| SHORT TASK |
Copy out the part of the listing that opens with the line containing "How distant from" and closes with the line containing "3895 millimetres", substituting "lens" for "camera" and leaving everything else unchanged.

══════

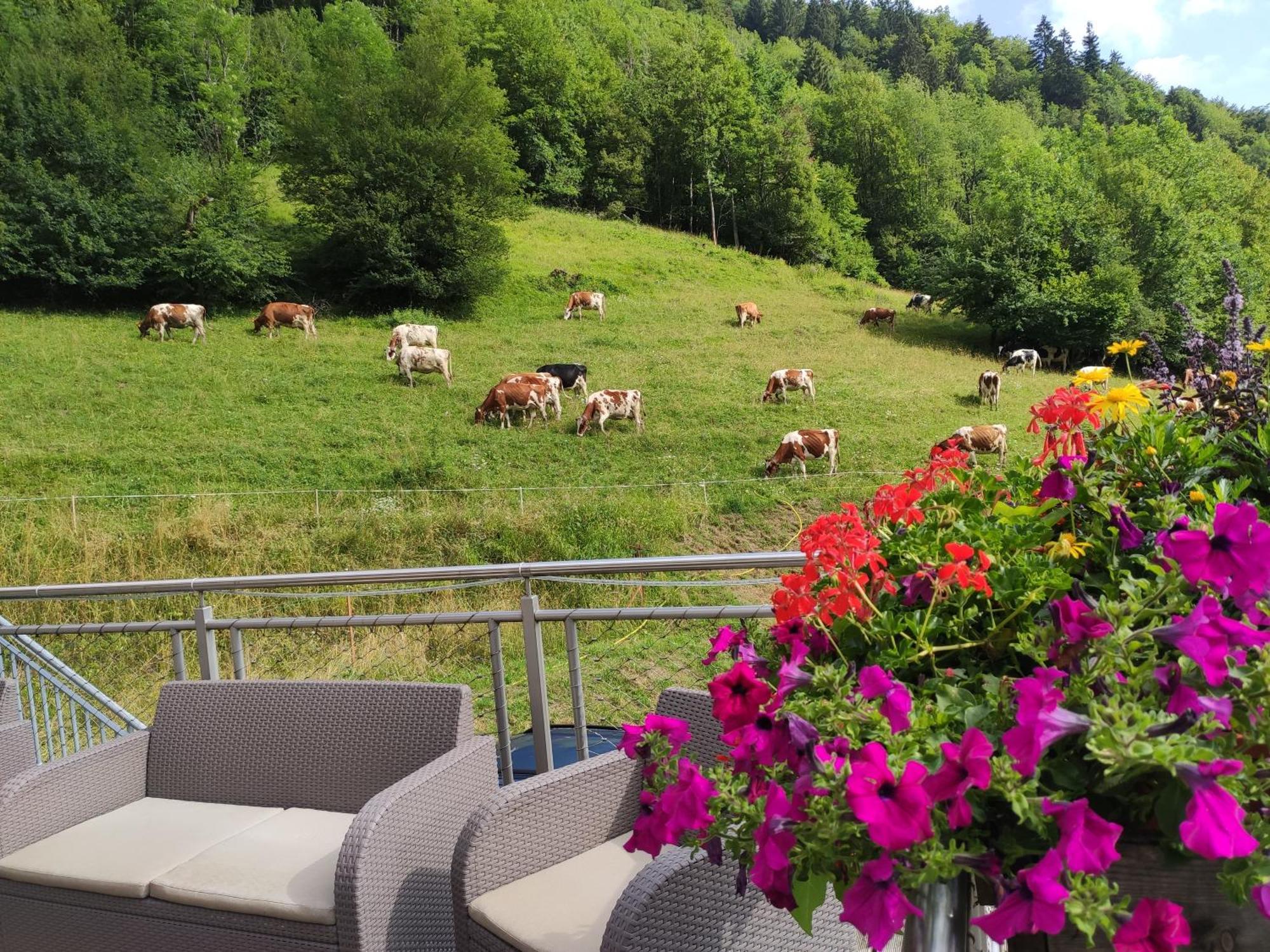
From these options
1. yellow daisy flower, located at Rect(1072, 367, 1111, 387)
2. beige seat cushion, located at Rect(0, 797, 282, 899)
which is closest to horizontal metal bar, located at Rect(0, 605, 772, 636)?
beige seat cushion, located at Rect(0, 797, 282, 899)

══════

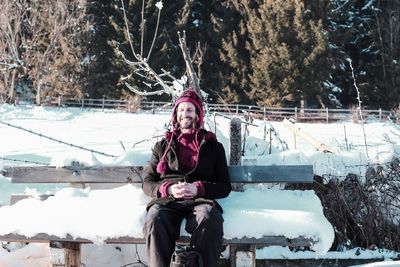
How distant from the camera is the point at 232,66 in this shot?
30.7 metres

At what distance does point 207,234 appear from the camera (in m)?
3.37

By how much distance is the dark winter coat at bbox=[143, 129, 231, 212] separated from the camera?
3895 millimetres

══════

| EXERCISE RESPONSE |
How distant from the lens is the point at 232,66 in this shot?
30.7 metres

At what distance does point 207,234 appear from the lens (in m)?
3.37

By how much distance is the dark winter coat at bbox=[143, 129, 231, 212] separated from the lens?
3895 millimetres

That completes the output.